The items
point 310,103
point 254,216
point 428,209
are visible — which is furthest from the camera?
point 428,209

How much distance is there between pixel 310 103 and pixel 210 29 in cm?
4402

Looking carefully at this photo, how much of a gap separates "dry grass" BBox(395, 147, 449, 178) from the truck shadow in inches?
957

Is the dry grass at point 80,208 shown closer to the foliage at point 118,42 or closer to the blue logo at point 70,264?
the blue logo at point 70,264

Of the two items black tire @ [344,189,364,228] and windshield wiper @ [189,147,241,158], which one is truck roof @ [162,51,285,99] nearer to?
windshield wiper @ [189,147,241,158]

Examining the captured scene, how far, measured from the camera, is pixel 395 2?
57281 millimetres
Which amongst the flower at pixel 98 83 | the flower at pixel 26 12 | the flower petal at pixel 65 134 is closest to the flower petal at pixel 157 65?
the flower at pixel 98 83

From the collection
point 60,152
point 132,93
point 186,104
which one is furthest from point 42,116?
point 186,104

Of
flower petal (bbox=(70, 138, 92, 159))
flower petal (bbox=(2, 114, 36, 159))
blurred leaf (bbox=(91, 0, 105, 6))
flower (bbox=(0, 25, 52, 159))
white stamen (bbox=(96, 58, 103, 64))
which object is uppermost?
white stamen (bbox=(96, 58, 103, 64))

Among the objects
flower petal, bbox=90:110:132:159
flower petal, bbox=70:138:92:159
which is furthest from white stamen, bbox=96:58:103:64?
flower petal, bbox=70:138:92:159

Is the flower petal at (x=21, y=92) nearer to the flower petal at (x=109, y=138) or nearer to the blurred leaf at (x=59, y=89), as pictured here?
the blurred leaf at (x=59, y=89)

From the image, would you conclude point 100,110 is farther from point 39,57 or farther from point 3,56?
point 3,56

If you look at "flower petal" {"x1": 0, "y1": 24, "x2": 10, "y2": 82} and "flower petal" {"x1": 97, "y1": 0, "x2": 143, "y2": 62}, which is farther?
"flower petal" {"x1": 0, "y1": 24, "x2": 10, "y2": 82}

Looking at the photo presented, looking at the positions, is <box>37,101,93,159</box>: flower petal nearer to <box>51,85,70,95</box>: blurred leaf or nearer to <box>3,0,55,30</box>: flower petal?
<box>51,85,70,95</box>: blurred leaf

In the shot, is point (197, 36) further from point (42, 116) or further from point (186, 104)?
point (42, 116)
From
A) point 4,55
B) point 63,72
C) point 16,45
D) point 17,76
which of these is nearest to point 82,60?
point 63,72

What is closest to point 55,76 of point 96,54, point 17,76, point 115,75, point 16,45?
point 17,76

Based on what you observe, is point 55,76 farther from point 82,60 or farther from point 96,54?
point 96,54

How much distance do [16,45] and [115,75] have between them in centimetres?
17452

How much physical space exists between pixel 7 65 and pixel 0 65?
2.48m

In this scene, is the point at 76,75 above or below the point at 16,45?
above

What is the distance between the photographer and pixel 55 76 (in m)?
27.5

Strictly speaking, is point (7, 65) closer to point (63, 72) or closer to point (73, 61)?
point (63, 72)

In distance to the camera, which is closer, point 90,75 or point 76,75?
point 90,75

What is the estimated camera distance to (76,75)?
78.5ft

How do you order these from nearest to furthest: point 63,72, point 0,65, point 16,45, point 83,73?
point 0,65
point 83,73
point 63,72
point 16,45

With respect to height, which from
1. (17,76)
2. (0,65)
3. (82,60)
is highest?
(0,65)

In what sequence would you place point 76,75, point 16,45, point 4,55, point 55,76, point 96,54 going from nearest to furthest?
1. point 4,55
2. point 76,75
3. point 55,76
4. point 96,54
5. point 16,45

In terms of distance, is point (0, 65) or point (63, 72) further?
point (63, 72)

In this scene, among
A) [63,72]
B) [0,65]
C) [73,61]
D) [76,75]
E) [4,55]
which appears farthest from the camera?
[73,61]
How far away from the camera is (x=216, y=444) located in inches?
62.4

*-*-*

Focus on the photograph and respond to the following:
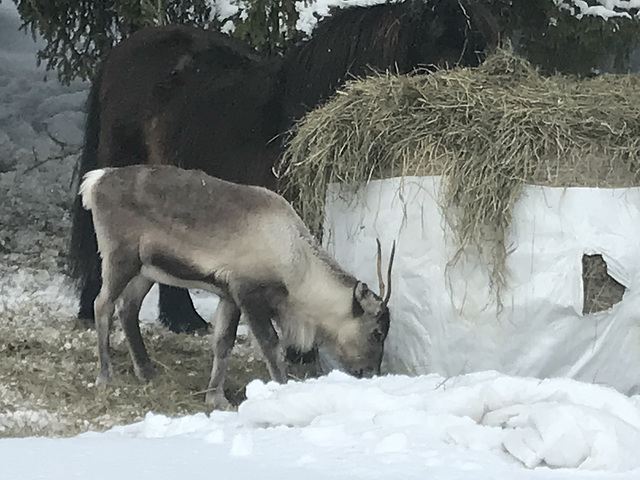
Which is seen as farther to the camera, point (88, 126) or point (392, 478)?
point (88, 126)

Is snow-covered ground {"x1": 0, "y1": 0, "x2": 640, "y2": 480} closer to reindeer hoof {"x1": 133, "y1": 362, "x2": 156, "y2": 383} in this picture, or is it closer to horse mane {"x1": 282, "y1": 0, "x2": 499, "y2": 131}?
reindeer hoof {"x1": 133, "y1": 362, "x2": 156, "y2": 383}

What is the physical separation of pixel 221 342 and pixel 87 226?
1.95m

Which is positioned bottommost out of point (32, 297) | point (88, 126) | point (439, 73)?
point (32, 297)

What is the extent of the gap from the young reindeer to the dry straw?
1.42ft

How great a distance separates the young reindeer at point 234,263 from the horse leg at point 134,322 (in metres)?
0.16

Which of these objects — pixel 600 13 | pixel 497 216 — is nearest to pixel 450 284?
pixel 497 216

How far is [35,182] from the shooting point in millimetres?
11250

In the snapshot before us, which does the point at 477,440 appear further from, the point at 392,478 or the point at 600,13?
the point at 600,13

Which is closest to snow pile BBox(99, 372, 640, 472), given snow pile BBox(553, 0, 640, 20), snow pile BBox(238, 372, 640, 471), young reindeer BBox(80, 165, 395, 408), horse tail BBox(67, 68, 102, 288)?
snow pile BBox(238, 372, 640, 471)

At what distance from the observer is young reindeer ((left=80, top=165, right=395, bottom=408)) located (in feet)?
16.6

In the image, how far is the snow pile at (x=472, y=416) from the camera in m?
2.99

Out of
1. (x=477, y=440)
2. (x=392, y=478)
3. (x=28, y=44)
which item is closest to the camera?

*-*-*

Count how many of the lines above contain the word "furthest", with case counting, and reply with only that number.

* **Completed exercise**
5